--- START OF Material provided ---

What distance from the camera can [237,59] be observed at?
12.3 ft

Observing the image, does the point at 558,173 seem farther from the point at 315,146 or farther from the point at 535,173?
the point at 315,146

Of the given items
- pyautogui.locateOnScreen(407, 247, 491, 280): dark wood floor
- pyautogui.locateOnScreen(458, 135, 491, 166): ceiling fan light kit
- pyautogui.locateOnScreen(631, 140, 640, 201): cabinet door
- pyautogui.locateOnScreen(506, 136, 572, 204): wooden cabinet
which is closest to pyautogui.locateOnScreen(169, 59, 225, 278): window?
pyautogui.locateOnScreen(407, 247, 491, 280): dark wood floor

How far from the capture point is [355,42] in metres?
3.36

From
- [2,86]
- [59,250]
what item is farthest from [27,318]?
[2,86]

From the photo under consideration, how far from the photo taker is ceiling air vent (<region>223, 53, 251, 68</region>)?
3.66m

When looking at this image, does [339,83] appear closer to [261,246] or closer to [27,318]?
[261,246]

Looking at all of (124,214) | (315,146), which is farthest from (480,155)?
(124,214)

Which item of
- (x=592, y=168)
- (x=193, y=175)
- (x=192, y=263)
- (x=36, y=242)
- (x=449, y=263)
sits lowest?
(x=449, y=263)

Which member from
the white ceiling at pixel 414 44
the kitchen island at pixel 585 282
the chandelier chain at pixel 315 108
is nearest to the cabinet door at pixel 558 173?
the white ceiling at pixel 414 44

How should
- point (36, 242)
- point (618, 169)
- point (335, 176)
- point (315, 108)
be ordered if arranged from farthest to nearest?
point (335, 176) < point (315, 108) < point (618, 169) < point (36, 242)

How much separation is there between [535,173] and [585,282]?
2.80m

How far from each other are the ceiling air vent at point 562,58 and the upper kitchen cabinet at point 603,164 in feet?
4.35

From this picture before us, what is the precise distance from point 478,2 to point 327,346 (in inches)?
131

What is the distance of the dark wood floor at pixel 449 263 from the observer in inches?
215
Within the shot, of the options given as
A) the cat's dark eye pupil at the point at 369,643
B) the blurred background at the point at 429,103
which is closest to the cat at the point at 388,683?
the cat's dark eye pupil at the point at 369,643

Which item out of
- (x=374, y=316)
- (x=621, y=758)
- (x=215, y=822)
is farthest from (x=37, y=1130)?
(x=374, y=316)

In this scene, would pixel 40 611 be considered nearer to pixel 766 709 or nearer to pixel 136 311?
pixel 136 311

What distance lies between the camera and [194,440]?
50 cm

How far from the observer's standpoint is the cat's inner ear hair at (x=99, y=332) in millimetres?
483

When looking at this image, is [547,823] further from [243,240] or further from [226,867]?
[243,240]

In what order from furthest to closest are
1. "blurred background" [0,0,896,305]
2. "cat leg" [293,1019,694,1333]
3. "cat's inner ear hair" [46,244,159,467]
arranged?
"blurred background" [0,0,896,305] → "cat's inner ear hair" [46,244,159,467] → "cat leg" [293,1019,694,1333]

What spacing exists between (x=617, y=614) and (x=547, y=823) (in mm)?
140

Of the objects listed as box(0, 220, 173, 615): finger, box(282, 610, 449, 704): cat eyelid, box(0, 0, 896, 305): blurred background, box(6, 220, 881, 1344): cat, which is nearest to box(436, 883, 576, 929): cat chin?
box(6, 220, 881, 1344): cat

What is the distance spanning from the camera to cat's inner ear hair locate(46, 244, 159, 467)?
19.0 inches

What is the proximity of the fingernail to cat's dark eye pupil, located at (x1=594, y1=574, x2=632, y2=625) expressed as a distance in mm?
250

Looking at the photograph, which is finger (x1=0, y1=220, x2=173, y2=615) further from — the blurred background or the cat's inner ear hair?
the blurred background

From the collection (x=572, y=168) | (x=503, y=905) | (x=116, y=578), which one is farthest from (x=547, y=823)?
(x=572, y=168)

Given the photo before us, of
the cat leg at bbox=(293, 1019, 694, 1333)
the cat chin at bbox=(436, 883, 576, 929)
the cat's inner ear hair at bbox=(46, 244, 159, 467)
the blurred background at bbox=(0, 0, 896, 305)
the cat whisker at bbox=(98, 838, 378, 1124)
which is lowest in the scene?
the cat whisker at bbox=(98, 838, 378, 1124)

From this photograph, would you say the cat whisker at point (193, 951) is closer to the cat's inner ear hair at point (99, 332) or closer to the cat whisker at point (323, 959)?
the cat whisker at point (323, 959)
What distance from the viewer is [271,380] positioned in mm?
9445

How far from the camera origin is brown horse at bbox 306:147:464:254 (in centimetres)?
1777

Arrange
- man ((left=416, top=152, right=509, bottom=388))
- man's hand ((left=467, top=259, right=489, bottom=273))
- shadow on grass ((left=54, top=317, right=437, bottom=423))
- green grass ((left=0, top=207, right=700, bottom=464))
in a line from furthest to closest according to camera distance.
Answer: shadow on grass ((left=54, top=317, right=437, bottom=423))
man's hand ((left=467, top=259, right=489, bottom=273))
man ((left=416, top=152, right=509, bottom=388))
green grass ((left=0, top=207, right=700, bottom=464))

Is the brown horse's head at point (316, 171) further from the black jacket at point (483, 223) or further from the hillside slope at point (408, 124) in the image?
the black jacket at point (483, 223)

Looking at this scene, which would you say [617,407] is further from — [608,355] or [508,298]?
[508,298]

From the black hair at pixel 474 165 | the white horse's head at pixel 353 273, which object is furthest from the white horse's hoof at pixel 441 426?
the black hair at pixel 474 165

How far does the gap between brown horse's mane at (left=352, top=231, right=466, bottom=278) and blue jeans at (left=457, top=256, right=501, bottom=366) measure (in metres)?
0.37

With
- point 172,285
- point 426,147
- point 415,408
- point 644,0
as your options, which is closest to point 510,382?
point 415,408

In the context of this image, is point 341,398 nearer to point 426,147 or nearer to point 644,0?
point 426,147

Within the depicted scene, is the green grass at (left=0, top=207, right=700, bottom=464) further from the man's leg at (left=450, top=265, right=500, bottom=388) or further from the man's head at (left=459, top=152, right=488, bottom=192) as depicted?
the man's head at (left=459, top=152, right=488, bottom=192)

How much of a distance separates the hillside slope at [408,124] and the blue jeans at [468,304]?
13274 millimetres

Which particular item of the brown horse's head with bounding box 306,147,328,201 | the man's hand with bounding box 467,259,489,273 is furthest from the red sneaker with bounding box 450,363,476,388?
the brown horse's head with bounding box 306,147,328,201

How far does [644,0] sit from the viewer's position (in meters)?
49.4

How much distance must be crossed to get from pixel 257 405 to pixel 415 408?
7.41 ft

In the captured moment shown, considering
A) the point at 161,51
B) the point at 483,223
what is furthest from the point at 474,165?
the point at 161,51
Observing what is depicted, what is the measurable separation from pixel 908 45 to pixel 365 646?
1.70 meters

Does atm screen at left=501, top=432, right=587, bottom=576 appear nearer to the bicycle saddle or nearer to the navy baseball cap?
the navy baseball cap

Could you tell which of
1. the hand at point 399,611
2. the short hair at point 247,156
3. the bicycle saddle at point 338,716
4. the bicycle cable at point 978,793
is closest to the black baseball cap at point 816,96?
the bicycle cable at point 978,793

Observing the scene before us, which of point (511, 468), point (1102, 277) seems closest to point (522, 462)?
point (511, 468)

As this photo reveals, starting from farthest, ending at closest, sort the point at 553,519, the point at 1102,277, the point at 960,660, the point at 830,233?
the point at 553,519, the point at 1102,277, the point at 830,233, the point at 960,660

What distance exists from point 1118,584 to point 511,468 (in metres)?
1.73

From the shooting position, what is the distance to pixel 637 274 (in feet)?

--- END OF Material provided ---

• What is needed: Take the line holding "Observing the scene" and all lines after it through the end of the data, and set them down exactly.

• Correct result:
Observing the scene before us, which of point (511, 468), point (1102, 277) seems closest to point (522, 462)?
point (511, 468)

As this photo reveals, starting from farthest, ending at closest, sort the point at 553,519, the point at 1102,277, the point at 960,660, the point at 830,233?
the point at 553,519, the point at 1102,277, the point at 830,233, the point at 960,660

What distance exists from point 1118,584 to point 511,468 (in metres)?
1.73

From the shooting position, what is the distance to pixel 637 274 (in feet)?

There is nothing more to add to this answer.